Substitution - Replacement of hazardous chemicals
The duty of substitution is based on the importance of replacing chemicals that are hazardous to health and the environment with lower risk alternatives.
Research continually provides new knowledge on the effects of chemicals on health and the environment. Chemicals that were previously considered harmless may now be documented as having adverse effects.
The Duty of Substitution
One of the most important measures that can be implemented to reduce the risk of damage to health and the environment from chemicals is to replace the hazardous chemicals with lower risk alternatives. Anyone who handles hazardous chemicals is obliged under the duty of substitution to consider whether the chemical may be replaced.In addition to reducing the risk of damage to health and the environment, the University’s overall costs will also be reduced with the dwindling need for fume cupboards, personal protective equipment and the processing of hazardous waste.

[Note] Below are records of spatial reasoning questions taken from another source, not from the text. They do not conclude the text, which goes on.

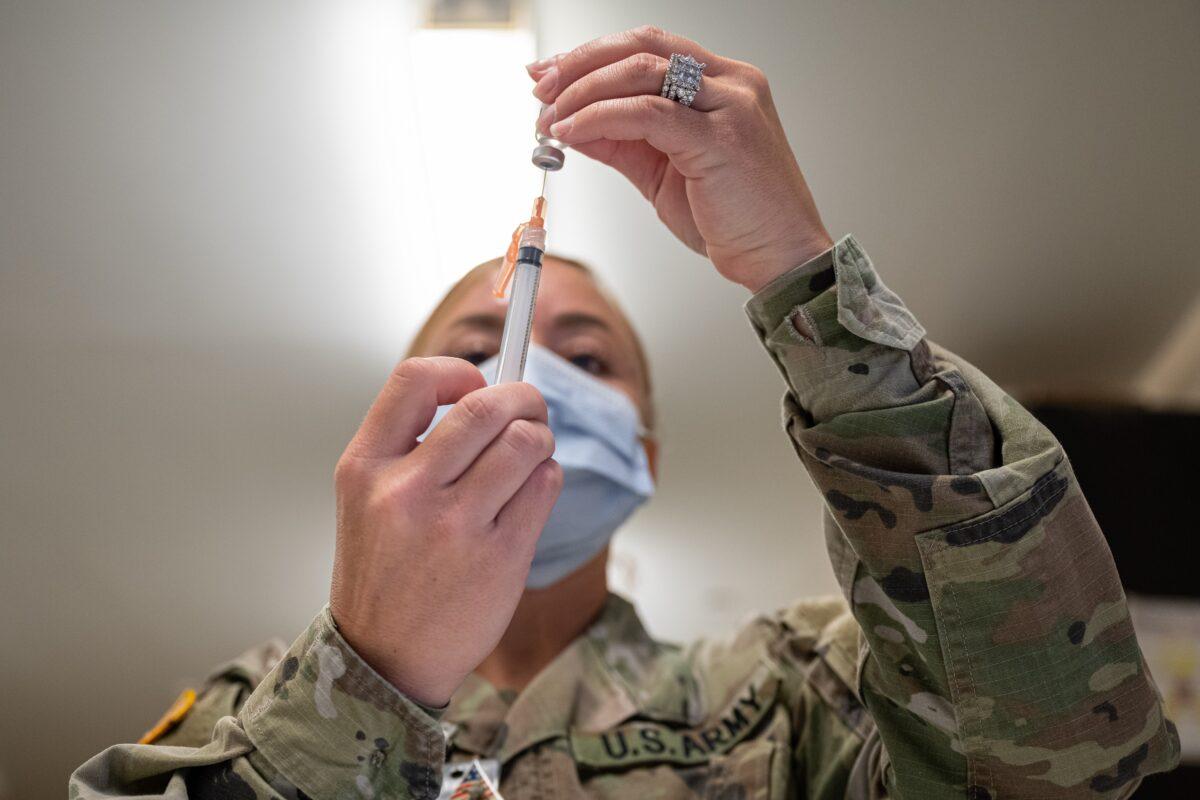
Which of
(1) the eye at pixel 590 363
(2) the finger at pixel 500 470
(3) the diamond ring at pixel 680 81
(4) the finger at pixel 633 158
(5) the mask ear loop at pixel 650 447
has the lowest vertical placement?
(5) the mask ear loop at pixel 650 447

Help with the replacement of hazardous chemicals
On the “Substitution” project, the UiB – together with the framework agreement supplier for chemicals, Sigma-Aldrich, and the appropriate user environment at the university – has turned the focus onto the replacement of hazardous chemicals. Many University of Bergen employees have already been given help in replacing hazardous chemicals with good alternatives.A list of chemicals that can safely be replaced has been prepared.The list will be continuously expanded.
Sigma-Aldrich has a high level of expertise in Greener products and offers support to employees of the University of Bergen.